RECORDS SUPPLIED:
/---

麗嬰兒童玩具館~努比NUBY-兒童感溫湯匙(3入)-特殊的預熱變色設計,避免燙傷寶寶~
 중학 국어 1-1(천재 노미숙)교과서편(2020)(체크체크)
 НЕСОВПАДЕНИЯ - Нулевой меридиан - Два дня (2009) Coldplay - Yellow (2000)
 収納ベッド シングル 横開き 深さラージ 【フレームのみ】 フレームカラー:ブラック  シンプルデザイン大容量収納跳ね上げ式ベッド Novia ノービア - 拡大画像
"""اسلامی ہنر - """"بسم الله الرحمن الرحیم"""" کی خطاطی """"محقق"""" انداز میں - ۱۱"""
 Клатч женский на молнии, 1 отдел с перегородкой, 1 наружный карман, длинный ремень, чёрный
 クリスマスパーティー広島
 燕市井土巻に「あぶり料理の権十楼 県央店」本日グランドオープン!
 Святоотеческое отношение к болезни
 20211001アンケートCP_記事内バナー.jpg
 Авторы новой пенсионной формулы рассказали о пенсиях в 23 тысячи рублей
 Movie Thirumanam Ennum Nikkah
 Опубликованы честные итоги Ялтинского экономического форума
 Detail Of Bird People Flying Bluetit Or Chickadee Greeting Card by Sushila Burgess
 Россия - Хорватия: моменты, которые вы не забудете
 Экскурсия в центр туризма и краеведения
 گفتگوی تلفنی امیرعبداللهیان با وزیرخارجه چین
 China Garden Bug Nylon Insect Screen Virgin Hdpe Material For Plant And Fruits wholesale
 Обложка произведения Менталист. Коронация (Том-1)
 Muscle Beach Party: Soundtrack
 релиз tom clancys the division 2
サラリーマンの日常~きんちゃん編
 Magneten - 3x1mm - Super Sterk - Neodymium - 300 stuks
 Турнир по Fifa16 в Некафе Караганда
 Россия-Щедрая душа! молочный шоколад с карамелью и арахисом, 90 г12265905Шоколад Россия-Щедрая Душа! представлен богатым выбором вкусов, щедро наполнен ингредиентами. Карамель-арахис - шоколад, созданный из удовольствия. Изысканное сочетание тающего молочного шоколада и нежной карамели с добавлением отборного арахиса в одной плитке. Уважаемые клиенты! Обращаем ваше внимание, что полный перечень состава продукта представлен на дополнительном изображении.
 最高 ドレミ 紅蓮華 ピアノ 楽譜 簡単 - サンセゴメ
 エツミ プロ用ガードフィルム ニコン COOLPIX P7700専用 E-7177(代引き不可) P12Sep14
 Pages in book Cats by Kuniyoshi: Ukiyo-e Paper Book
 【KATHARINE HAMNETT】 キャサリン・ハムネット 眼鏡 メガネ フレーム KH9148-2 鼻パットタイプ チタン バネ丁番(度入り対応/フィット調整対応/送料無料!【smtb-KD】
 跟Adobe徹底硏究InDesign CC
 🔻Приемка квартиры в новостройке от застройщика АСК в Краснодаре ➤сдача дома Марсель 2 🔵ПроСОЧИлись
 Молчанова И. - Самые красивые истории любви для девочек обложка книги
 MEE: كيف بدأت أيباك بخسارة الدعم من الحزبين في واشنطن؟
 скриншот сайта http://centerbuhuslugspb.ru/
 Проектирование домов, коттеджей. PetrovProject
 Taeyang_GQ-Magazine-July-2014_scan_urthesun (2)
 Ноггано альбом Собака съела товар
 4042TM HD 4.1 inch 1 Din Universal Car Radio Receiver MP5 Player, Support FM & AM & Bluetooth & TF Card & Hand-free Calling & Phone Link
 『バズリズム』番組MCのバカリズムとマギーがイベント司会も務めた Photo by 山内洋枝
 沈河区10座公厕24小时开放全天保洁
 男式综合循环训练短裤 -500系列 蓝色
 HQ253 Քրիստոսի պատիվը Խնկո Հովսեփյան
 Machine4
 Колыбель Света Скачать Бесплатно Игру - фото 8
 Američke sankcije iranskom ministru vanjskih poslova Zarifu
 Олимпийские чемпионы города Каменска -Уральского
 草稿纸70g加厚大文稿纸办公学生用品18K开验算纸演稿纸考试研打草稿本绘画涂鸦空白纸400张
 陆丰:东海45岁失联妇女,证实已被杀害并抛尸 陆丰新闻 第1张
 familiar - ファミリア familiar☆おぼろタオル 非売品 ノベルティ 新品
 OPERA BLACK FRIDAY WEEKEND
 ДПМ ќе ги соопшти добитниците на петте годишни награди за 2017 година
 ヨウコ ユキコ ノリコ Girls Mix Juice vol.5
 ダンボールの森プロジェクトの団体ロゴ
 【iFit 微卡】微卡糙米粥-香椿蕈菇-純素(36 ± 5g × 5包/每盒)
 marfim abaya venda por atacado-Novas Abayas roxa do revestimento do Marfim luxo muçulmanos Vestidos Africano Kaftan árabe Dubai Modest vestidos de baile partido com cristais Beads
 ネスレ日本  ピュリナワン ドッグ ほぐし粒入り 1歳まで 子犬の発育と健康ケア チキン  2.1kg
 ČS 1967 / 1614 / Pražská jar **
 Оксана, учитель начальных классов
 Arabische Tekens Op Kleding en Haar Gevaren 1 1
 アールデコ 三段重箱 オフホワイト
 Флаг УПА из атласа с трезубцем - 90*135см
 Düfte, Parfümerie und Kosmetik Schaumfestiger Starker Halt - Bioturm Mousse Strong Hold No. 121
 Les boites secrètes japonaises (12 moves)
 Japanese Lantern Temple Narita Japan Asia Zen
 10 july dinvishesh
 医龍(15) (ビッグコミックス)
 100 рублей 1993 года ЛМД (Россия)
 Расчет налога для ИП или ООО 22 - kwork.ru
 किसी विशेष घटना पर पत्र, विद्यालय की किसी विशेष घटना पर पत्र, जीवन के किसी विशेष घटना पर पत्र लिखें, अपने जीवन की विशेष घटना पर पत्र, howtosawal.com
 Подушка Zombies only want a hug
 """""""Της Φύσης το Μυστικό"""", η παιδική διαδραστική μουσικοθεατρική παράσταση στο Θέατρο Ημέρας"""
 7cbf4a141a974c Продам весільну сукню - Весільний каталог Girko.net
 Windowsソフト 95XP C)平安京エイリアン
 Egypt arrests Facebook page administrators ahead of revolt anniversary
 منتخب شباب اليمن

\---

WHAT YOU HAVE TO DO:
In the material above, which lines contain "рублей"? Copy each of them.

YOUR SOLUTION:
 Авторы новой пенсионной формулы рассказали о пенсиях в 23 тысячи рублей
 100 рублей 1993 года ЛМД (Россия)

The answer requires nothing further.